The Internet of Things is equally a catalyst for Data Virtualization for some customers and potential clients. A heavy machines equipment manufacturing company uses sensors to constantly monitor the condition of its systems for performance and service needs, which it collects in a NoSQL database with Hadoop, he says as an example. That’s a huge volume of data and it has to be married to data stored in traditional systems that classify machines, their IDs, type, location, and so on. It then has to respond to queries about what system is in line for service soon or immediately report that something has broken down so that a replacement part can be automatically ordered.

An auto manufacturer with whom Shankar has had conversations sees a use case for Data Virtualization for the connected car:

“A vast amount of information about a car’s status will be coming into a large Hadoop data repository and will need to combine with information in existing systems that store other data about the car to provide information to the owner about needed services,” or other issues, he says. “Data Virtualization is able to do that.”

Issues to be Addressed

The technology is the easy part when it comes to selling the idea of Data Virtualization, Shankar notes. The Radiant Advisors report said that among the obstacles some companies face in getting Data Virtualization accepted is user resistance, citing issues such as power users at one organization who resisted the idea of providing a layer of abstraction between data stores and users of those stores.

Shankar says he’s seen similar culture and political issues arise, as well. “People can be very protective of their systems and data,” he says. Data warehouses, CRM systems, and other data sources may all be managed by different teams, and they may be averse to the idea of giving others a view into all their data, for example. “We have seen gatekeepers try to stop people from entering into their systems.” But ideally, that will change once it becomes clear to them that Data Virtualization is non-intrusive, unlike physical data integration, so that data owners will be less reluctant to hold back their data from being shared.

If business users don’t see a need for quick, holistic access of different types of data quickly to perform their day-to-day job, though, they’re not going to buy into Data Virtualization. No matter how good any solution is, “if the business user doesn’t see its value any technology is useless,” Shankar says. However, in certain cases, the value can accrue purely for technical reasons. For example, IT teams have used Data Virtualization in application or systems modernization projects, where they provide an uninterrupted access to underlying data while replacing legacy databases with modern Big Data repositories. “It is like renovating your house while living in it.”
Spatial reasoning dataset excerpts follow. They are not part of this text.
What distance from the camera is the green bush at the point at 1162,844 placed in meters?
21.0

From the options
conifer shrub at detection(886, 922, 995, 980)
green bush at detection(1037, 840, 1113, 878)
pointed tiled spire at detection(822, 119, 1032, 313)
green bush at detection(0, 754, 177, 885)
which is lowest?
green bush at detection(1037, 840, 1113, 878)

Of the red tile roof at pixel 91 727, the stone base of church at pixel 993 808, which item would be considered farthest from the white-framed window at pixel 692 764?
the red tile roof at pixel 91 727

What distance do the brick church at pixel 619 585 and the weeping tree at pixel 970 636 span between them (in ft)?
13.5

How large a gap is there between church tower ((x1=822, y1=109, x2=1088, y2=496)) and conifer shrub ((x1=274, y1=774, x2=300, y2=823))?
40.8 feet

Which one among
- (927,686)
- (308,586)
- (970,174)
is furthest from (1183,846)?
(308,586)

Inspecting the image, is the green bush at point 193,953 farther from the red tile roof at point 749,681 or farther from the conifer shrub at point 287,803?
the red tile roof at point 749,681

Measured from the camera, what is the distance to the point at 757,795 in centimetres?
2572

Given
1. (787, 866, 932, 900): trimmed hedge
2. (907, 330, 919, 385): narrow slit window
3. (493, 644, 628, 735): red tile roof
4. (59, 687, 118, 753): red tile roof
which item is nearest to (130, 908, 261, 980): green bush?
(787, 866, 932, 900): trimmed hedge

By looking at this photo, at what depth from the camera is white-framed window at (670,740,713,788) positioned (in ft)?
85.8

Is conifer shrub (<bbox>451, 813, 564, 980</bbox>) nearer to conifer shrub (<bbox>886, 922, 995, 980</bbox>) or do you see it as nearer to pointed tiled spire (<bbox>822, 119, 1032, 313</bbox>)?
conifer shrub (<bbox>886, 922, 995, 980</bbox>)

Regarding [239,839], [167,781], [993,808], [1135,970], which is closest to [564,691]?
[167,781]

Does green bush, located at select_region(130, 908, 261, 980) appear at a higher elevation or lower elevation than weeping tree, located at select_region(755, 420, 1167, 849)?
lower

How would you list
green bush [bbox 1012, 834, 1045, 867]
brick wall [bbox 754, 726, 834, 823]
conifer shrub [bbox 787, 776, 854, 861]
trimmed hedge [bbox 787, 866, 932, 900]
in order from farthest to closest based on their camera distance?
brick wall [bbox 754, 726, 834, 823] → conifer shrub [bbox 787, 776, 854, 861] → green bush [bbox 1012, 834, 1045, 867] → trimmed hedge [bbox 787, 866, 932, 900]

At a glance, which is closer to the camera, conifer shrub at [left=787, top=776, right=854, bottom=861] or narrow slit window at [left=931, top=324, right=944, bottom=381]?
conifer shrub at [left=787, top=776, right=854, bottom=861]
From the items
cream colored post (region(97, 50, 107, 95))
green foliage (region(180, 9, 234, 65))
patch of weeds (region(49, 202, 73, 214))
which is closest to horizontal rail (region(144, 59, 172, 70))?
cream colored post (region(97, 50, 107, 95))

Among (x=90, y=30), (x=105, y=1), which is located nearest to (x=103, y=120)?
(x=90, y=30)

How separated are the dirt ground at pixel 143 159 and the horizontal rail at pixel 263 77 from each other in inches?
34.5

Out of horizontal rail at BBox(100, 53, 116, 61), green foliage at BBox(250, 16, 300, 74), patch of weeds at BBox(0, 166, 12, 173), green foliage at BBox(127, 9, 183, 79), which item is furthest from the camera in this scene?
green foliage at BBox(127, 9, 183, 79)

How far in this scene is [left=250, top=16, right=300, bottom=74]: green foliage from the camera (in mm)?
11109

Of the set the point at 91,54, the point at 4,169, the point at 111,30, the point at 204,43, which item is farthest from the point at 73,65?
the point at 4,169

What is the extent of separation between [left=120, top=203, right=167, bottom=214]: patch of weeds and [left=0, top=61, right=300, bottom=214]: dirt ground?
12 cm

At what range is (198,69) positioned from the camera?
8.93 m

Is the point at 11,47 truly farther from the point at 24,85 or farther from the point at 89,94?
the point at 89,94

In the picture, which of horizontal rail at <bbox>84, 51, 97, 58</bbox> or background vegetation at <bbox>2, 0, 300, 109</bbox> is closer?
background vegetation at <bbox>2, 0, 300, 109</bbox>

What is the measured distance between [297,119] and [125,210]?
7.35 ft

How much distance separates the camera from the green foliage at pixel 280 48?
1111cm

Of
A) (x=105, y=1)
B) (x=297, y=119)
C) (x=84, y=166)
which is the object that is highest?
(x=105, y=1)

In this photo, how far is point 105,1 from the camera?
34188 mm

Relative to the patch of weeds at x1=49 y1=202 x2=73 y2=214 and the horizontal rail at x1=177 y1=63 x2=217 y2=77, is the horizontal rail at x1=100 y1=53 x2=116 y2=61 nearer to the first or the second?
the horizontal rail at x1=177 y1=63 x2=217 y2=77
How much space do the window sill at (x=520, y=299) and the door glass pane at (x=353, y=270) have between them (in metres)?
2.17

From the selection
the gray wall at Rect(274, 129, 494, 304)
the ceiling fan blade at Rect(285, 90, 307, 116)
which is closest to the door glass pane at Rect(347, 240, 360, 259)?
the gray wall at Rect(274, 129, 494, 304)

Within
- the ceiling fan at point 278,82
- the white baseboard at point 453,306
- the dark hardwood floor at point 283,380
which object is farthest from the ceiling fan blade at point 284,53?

Shankar believes that, at least in the U.S., Data Virtualization is starting to take off, though it still needs to gain more traction in other parts of the world. What will help it continue to gain steam in the states and get into gear elsewhere, he thinks, is sponsorship of the concept – and that’s where the emerging role of Chief Data Officer comes in. (See recent DATAVERSITY® stories on the CDO role here and here.) That’s the prime constituent Denodo is now targeting, he says. That role “transcends business and IT and the person in it can dictate to gatekeepers that they can’t hold data back,” he says.